EXTRACTED MATERIAL:
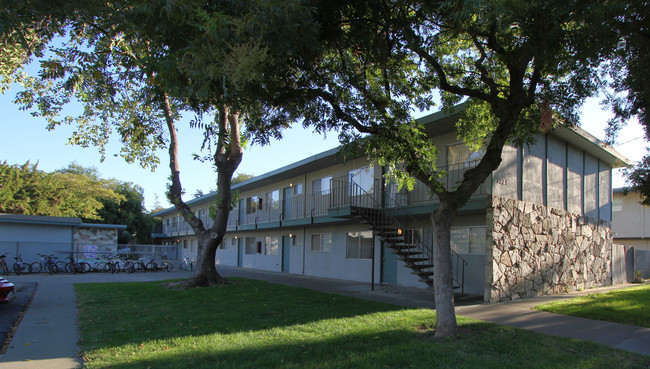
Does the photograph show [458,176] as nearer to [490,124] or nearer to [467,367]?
[490,124]

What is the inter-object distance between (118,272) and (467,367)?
845 inches

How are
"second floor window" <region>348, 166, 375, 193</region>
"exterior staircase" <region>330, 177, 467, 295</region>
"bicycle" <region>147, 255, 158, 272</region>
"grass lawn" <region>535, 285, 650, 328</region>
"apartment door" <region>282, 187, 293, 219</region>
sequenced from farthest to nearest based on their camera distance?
"bicycle" <region>147, 255, 158, 272</region>
"apartment door" <region>282, 187, 293, 219</region>
"second floor window" <region>348, 166, 375, 193</region>
"exterior staircase" <region>330, 177, 467, 295</region>
"grass lawn" <region>535, 285, 650, 328</region>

DESCRIPTION OF THE TASK:
Reproduce all of the material above word for word, leaving out the pictures.

SOLUTION TO THE EXERCISE:
Does the photograph show [458,176] as nearer to [490,124] or nearer to [467,367]?
[490,124]

What is the inter-object distance between (118,272) and (467,367)?
845 inches

How are
"second floor window" <region>348, 166, 375, 193</region>
"exterior staircase" <region>330, 177, 467, 295</region>
"bicycle" <region>147, 255, 158, 272</region>
"grass lawn" <region>535, 285, 650, 328</region>
"apartment door" <region>282, 187, 293, 219</region>
sequenced from farthest to nearest based on their camera distance?
"bicycle" <region>147, 255, 158, 272</region>
"apartment door" <region>282, 187, 293, 219</region>
"second floor window" <region>348, 166, 375, 193</region>
"exterior staircase" <region>330, 177, 467, 295</region>
"grass lawn" <region>535, 285, 650, 328</region>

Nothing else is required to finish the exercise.